*** Text for analysis Section Begins ***

Better Cheddars is a brand of baked cheese crackers that are prepared using cheddar cheese as a main ingredient. Better Cheddars are manufactured by Nabisco, a subsidiary of Mondelēz International. In the United States, Better Cheddars are marketed under the "Flavor Originals" trademark, which also includes the Chicken in a Biskit brand. Better Cheddars were first introduced by Nabisco in February 1981. Various flavors of the cracker have been purveyed to consumers.

== History ==

Better Cheddars were first introduced by Nabisco in February 1981, and originally had sourdough culture in its ingredients. They were advertised on television as the "San Francisco-style" snack cracker, and were the first commercials featuring actor/comedian Ron Carey as a cable car operator singing the Better Cheddars theme song and eating the snack. The name became a registered trademark in February 1985. The brand was created by Nabisco's Manhattan-based marketing agency of record, The William Esty Company, and the name was created by Senior Copywriter Niels Peter Olsen working with Creative Director Howard Cowell.

*** Text for analysis Section Ends ***
*** Extracted information Section Begins ***

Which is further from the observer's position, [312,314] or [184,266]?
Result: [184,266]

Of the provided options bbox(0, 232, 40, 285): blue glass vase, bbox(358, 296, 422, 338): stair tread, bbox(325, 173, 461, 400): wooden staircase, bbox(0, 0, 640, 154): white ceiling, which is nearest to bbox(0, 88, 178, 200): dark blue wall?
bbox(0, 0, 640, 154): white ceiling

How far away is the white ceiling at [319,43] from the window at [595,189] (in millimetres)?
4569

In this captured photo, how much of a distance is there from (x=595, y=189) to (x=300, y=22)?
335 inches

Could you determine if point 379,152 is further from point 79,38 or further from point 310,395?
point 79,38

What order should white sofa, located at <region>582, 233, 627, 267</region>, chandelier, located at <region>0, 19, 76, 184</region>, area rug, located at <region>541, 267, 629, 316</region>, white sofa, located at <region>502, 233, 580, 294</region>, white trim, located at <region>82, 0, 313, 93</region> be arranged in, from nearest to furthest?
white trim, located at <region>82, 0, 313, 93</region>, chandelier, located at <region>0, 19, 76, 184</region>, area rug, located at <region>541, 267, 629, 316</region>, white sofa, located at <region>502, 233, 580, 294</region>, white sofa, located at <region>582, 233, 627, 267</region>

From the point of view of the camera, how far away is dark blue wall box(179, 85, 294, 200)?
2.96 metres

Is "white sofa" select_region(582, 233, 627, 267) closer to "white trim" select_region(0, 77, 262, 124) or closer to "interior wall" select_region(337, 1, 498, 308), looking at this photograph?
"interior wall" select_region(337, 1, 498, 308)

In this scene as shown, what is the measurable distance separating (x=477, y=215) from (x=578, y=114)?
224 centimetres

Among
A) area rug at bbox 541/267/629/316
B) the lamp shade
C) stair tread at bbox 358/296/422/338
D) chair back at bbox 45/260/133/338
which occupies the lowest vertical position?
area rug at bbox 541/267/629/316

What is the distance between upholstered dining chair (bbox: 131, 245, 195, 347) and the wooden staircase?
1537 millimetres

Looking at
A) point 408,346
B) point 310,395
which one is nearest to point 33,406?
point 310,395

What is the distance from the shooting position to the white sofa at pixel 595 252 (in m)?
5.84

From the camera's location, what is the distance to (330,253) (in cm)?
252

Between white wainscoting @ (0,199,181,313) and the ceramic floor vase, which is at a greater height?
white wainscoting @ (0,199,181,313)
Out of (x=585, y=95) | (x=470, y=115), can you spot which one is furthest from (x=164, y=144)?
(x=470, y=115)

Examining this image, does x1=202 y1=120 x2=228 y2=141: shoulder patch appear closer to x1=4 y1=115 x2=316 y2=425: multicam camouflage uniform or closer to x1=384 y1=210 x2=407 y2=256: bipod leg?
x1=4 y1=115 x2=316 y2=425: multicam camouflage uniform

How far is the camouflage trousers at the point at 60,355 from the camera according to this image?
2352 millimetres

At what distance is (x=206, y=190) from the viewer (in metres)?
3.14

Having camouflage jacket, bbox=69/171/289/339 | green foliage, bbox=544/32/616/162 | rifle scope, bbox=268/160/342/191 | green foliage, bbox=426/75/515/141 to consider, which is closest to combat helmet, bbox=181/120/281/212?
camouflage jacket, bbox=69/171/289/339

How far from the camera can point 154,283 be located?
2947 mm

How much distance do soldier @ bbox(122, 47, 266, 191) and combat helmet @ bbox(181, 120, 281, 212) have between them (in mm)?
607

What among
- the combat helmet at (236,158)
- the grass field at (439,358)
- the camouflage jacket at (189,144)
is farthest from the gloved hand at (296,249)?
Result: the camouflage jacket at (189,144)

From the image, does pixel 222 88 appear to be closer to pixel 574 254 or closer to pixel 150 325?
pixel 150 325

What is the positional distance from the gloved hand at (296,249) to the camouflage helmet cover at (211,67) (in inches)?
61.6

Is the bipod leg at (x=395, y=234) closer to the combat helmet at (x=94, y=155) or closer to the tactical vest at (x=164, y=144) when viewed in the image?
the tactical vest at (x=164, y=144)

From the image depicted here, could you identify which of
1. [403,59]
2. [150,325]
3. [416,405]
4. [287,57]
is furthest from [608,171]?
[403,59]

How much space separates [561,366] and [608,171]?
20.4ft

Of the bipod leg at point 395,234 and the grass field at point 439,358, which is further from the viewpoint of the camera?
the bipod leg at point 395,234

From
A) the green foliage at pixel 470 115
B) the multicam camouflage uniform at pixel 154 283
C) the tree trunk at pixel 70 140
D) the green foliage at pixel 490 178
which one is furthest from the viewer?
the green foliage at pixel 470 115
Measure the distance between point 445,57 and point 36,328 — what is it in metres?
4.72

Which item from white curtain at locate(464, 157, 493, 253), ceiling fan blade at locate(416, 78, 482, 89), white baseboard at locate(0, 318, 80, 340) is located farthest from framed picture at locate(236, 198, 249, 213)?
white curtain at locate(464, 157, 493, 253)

*** Extracted information Section Ends ***

Work request 1
In the text about Better Cheddars crackers, who came up with the name Better Cheddars?
Work request 2
Continue the text about Better Cheddars crackers, starting after its last sentence.

Task output 1
Senior Copywriter Niels Peter Olsen, working with Creative Director Howard Cowell.

Task output 2
In 2018 and 2019, production of Better Cheddar crackers was disrupted following the recall of whey powder from Associated Milk Producers, Inc. (AMPI). Many other cheese flavored products were also affected, including Ritz crackers and Goldfish crackers. As of March, 2019, a shortage of Better Cheddars crackers remained as store shelves in some Midwest locations were bare.

==Varieties==
Better Cheddars have been produced in original style, low salt and reduced fat varieties. Better Cheddars 'n onion is a former flavor that was introduced in 1987 and was discontinued soon afterwards. Bacon flavor was another discontinued variety.